## Set task
Copy out verbatim the lines of the records from the one containing "Looking at the objects" through the end of the records, both ends included.

Stored data:

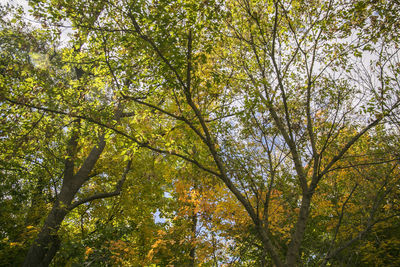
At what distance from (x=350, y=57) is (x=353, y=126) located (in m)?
1.73

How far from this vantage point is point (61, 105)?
6070mm

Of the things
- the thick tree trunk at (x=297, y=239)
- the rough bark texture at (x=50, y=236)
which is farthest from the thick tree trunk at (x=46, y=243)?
the thick tree trunk at (x=297, y=239)

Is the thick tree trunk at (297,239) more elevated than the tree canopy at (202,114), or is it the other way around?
the tree canopy at (202,114)

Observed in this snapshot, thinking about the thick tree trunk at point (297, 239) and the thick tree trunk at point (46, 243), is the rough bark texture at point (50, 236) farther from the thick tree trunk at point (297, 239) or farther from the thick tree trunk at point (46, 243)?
the thick tree trunk at point (297, 239)

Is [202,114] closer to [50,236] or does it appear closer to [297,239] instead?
[297,239]

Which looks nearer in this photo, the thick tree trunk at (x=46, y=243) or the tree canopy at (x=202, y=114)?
the tree canopy at (x=202, y=114)

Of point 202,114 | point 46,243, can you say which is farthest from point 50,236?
point 202,114

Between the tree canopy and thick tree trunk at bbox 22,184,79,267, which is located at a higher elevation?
the tree canopy

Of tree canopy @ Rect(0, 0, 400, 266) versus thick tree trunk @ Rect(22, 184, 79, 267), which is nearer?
tree canopy @ Rect(0, 0, 400, 266)

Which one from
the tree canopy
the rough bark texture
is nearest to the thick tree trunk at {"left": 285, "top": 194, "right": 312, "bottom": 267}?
the tree canopy

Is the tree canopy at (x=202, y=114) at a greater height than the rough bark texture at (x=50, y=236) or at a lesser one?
greater

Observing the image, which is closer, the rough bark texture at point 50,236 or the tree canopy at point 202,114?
the tree canopy at point 202,114

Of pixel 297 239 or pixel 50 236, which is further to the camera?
pixel 50 236

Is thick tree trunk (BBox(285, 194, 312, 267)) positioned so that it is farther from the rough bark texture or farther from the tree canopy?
the rough bark texture
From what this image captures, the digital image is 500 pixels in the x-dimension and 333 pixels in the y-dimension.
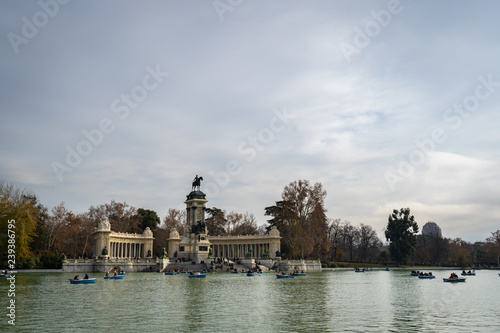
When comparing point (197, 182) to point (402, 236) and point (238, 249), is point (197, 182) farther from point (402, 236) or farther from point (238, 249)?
point (402, 236)

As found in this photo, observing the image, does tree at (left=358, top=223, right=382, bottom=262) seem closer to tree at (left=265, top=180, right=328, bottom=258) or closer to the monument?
tree at (left=265, top=180, right=328, bottom=258)

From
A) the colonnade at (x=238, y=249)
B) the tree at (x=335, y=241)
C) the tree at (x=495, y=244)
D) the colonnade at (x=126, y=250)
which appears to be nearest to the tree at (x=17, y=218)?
the colonnade at (x=126, y=250)

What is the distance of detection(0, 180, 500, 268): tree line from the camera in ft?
227

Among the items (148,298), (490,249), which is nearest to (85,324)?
(148,298)

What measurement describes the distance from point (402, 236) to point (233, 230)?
45.8m

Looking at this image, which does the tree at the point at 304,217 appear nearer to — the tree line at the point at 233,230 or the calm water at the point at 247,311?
the tree line at the point at 233,230

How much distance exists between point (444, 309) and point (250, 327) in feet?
46.6

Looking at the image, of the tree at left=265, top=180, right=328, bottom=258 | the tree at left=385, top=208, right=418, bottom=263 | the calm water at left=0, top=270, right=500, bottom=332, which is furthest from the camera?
the tree at left=385, top=208, right=418, bottom=263

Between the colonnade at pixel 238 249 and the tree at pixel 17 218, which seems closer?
the tree at pixel 17 218

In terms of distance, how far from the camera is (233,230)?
393 ft

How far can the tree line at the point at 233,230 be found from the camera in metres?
69.3

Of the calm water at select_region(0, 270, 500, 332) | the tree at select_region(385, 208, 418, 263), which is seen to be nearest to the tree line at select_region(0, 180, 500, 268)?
the tree at select_region(385, 208, 418, 263)

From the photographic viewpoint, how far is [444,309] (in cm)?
2717

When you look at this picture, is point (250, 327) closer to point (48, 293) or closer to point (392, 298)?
point (392, 298)
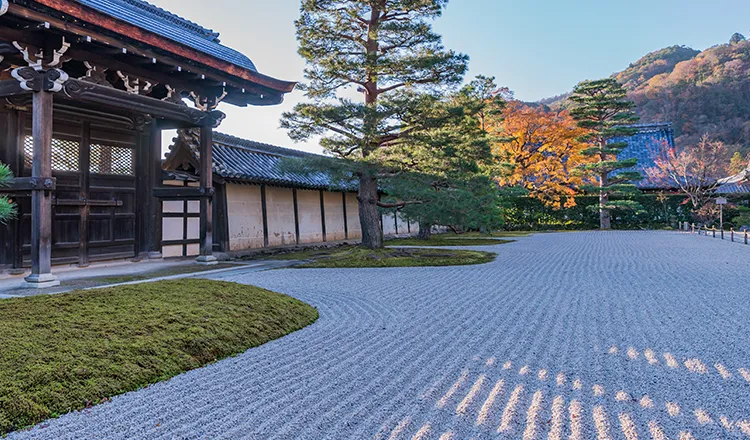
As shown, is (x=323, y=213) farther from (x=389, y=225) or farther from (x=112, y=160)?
(x=112, y=160)

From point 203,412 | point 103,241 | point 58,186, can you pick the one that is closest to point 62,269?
point 103,241

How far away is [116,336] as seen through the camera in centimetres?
330

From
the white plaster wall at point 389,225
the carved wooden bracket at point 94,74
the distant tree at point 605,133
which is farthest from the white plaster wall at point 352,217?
the distant tree at point 605,133

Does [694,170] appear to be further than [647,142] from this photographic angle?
No

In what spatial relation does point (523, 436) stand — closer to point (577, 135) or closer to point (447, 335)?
point (447, 335)

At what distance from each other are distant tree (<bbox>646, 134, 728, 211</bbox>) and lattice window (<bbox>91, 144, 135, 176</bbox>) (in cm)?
2561

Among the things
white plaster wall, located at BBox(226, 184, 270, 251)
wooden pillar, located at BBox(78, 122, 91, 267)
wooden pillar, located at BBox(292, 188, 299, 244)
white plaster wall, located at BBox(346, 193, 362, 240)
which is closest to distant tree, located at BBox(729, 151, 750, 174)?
white plaster wall, located at BBox(346, 193, 362, 240)

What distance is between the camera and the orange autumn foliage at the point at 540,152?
23172 mm

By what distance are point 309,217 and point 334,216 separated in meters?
1.35

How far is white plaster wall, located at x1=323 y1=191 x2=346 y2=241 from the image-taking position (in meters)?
14.4

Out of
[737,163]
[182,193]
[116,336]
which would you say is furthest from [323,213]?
[737,163]

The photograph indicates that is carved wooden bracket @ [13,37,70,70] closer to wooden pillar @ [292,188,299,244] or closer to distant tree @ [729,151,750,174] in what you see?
wooden pillar @ [292,188,299,244]

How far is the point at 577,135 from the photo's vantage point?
24.1 m

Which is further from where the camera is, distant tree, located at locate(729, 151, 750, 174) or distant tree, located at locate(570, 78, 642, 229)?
distant tree, located at locate(729, 151, 750, 174)
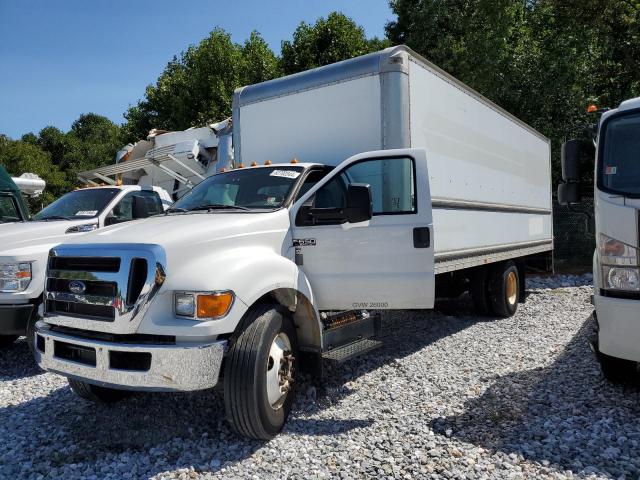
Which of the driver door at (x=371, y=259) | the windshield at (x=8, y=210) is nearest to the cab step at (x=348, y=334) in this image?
the driver door at (x=371, y=259)

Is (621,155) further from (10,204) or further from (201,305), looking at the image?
(10,204)

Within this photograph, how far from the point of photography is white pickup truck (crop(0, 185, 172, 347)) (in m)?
5.18

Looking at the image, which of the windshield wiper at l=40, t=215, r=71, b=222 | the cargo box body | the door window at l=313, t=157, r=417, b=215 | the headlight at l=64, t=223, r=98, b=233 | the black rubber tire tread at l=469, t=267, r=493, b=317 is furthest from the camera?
the black rubber tire tread at l=469, t=267, r=493, b=317

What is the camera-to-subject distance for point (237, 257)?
3.57 meters

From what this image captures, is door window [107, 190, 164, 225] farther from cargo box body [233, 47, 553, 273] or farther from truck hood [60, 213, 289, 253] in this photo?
truck hood [60, 213, 289, 253]

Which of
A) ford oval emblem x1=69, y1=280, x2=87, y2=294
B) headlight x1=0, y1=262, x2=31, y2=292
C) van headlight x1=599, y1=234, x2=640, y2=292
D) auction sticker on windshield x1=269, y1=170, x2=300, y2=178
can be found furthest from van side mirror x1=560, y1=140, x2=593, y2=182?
headlight x1=0, y1=262, x2=31, y2=292

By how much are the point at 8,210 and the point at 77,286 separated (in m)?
4.99

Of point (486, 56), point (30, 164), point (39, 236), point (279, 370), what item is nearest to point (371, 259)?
point (279, 370)

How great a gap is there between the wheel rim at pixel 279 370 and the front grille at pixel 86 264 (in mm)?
1190

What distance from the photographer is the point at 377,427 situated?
3861mm

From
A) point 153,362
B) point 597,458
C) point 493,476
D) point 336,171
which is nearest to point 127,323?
point 153,362

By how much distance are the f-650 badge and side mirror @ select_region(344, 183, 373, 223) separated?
0.40 m

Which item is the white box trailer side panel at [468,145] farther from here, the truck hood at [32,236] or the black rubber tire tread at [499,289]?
the truck hood at [32,236]

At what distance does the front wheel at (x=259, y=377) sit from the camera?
334cm
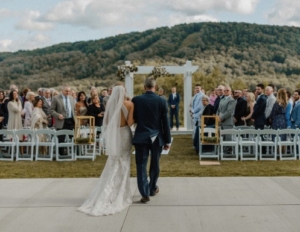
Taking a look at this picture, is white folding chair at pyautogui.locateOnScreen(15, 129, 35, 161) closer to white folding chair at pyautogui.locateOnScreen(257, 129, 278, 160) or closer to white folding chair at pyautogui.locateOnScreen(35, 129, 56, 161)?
white folding chair at pyautogui.locateOnScreen(35, 129, 56, 161)

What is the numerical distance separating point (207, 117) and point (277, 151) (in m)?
2.12

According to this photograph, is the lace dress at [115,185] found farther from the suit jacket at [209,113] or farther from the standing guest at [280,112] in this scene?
the standing guest at [280,112]

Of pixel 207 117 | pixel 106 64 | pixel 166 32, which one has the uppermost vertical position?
pixel 166 32

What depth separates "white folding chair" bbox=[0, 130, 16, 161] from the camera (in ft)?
48.3

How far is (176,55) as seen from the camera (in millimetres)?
65000

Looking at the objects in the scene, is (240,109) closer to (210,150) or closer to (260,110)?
(260,110)

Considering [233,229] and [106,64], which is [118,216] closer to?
[233,229]

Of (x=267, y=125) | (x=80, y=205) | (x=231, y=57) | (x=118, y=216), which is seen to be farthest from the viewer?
(x=231, y=57)

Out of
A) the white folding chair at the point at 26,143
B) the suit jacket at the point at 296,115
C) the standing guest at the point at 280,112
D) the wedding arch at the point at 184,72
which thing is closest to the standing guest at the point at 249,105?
the standing guest at the point at 280,112

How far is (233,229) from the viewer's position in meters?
6.68

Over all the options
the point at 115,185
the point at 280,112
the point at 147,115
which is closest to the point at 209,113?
the point at 280,112

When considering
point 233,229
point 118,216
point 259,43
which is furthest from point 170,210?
point 259,43

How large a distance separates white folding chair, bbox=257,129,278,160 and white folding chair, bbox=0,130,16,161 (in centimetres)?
617

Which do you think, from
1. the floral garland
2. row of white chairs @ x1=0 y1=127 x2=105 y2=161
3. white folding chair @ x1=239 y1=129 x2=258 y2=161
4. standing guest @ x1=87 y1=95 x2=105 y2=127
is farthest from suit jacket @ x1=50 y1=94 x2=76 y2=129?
the floral garland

## Full response
Looking at the objects in the scene, is (240,109) closer to (210,150) or closer to (260,110)?
(260,110)

Considering [233,229] and [106,64], which is [118,216] closer to?
[233,229]

Of (x=267, y=125) | (x=80, y=205) | (x=231, y=57) | (x=118, y=216), which is seen to be farthest from the viewer?
(x=231, y=57)

Out of
A) the white folding chair at the point at 26,143
B) the suit jacket at the point at 296,115
C) the standing guest at the point at 280,112
D) the wedding arch at the point at 184,72
which thing is closest to the standing guest at the point at 249,105?
the standing guest at the point at 280,112

How far is (233,229) from the viewer's position in meters?
6.68

Over all the options
the point at 115,185
the point at 280,112
the point at 147,115
which is closest to the point at 209,113?
the point at 280,112

When considering
point 233,229
point 118,216
point 259,43
which is furthest from point 170,210?
point 259,43

How large a distance separates white folding chair, bbox=257,129,278,160 and white folding chair, bbox=0,130,16,161 (in centimetres)?
617

Which do you think, from
1. the floral garland
2. row of white chairs @ x1=0 y1=127 x2=105 y2=161
3. white folding chair @ x1=239 y1=129 x2=258 y2=161
4. standing guest @ x1=87 y1=95 x2=105 y2=127
is farthest from suit jacket @ x1=50 y1=94 x2=76 y2=129?
the floral garland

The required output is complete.